Kerry Watterson joined the program when his mother had to start using a wheelchair to get around and began losing her eyesight due to diabetes.
When he was a kid though, his family's issues with weight actually became a running joke.
"We would put pillows under our white t-shirts and pretend to get married as the fat people and make funny jokes about different words," he explained. "Do you promise to love honor and cherish cherries? Mmmmm, mmm."
After completing the program, 26 pounds lighter, Watterson's blood sugar level and body fat percentages are down. And he said plans to keep it going.
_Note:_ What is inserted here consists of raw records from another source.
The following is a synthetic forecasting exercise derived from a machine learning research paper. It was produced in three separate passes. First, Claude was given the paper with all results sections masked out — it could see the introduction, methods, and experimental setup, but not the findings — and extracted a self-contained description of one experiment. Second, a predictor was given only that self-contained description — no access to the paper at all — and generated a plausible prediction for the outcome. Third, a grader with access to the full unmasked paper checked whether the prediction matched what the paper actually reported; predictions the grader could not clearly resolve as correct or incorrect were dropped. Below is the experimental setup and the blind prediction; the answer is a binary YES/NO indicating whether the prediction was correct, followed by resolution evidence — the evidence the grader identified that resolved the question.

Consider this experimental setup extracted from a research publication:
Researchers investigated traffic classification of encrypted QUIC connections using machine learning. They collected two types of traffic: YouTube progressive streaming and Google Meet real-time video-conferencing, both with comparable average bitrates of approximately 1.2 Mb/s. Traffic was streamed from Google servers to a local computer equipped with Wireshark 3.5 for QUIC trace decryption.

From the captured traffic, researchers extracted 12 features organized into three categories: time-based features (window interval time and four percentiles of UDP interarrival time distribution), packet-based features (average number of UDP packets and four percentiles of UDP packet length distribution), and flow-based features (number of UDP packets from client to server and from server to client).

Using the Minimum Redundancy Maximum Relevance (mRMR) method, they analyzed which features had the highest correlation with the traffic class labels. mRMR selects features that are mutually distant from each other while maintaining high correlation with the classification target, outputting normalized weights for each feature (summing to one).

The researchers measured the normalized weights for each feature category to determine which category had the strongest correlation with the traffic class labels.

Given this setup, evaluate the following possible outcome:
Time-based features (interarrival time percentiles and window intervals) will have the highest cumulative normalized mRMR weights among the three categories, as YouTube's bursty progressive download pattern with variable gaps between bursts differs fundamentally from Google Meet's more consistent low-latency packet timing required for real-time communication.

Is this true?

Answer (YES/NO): NO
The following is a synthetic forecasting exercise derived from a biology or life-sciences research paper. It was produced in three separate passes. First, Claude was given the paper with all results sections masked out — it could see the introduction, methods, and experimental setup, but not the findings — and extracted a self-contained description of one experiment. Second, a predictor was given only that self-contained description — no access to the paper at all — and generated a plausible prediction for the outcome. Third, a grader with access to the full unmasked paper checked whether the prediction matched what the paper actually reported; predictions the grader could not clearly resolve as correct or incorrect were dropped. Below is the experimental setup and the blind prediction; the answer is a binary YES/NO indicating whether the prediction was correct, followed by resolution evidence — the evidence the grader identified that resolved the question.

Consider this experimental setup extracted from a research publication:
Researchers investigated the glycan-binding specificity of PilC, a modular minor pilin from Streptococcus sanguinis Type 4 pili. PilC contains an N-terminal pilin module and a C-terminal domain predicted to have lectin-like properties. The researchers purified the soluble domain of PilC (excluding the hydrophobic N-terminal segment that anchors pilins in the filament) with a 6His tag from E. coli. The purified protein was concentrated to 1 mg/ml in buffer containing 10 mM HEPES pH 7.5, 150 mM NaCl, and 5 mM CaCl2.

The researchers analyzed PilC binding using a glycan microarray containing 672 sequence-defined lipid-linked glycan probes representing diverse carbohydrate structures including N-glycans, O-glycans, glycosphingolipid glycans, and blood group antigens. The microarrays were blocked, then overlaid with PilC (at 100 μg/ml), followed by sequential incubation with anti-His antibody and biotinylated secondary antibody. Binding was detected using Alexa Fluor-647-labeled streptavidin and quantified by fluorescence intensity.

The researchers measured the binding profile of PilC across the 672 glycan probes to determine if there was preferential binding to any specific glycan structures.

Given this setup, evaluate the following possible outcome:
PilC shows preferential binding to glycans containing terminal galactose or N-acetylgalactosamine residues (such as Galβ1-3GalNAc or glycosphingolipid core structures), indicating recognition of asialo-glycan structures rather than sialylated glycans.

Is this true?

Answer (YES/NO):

"I'm waking up earlier," Watterson said. "I'm feeling healthier my AC1 is down, I'm 5 percent less BMI so I'm making some really positive changes."
The program, which partners with the Centers for Disease Control and UnitedHealth Group, can be either free or low-cost with a doctor's referral.
The 16-week YMCA program requires the suggested 150 minutes of moderate activity along with targets of 5 to 10 percent weight loss for overweight participants.
Part of what makes the program so successful is the group setting.
"I think it is the group dynamics that really set this apart," said Janet Locurto, membership director of the Vanderbilt YMCA. "Once they are in this group they bond, they help each other. They give each other suggestions."
Studies show that having a healthier diet and regular exercise can substantially lower the risk and possibly prevent developing full-on diabetes.
"The department of health estimates that 23 percent of the New York population is pre-diabetic and about 9 percent know it," said Judy Ouziel, senior executive director of the YMCA of Greater New York.